COURTESY R.I. SMALL BUSINESS RECOVERY PROGRAM HIS OWN TERMS: R.I. Small Business Recovery Program founder David E. Nash calls his new role a “wonderful part of retirement.”
Posted 6/25/12

Retired as president and CEO of the Central Rhode Island Chamber of Commerce, David E. Nash is still doing his best to promote business development. He’s the founder of the Rhode Island Small Business Recovery Program, which he began in January 2011. The free program is designed to move the unemployed to self-employment and last year trained 2,400 people.

Nash also holds “Team Works Mastermind” meetings, which bring together business owners who serve as a board of directors of sorts for each other, solving problems and offering advice on growing their businesses.

PBN: Recently you have been promoting “mastermind” groups in several municipalities. What are they?

NASH: The mastermind groups aren’t new; I’ve been holding them since about one year after I retired from the Chamber, perhaps 2002 or 2003. What’s new is that we’ve been expanding them. We have found that they work best if there are 10 business owners in each group; that gives everybody time in a three-hour meeting to be heard and to participate.

When it’s filled we start another group, usually in a different location. A closer location benefits a different set of participants, plus we need different facilities. We have met at the Northern R.I. Chamber, New England Tech., Lincoln, East Greenwich and the chamber of South Kingstown.

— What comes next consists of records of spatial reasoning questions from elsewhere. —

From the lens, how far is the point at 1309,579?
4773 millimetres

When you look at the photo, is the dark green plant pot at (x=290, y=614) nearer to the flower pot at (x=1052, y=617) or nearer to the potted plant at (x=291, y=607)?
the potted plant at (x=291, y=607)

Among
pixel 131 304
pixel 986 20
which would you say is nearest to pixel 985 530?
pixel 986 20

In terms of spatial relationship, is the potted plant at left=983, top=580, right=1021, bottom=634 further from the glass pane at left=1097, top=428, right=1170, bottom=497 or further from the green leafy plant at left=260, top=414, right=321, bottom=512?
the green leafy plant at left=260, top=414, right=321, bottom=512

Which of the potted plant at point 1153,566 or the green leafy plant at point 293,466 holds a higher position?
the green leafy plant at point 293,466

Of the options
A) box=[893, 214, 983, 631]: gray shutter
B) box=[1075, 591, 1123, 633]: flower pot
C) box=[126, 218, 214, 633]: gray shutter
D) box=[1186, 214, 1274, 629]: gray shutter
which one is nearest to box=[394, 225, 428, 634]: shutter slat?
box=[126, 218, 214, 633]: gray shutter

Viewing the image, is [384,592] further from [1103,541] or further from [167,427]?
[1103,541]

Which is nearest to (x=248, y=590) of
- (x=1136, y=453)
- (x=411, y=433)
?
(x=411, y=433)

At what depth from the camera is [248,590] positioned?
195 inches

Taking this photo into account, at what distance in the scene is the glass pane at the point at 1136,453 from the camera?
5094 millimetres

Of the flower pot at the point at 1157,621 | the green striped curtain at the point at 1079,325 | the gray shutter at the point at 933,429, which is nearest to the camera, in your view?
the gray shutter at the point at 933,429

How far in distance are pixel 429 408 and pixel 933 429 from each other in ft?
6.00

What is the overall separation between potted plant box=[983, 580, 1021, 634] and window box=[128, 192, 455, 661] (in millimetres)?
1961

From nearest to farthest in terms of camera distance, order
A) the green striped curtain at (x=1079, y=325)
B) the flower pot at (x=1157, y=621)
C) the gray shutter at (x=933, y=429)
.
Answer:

PBN: How does the mastermind team work?

NASH: The concept is very simple. People sit around a table and help each other grow their business. It’s like having your own board of directors. It doesn’t help one person grow, it helps everybody grow. Someone brings up a problem they are having and all of us talk about it and try to help. Then we talk to the next person and continue all around the table. It’s all confidential, and there are a lot of conversations that go on between the meetings.

In this day and age you cannot successfully run a business as a rugged individualist. It takes a group. In small business you can’t always afford consultants. The owners in the team get together and they are a very diverse group. We may be very different but we all have the same problems.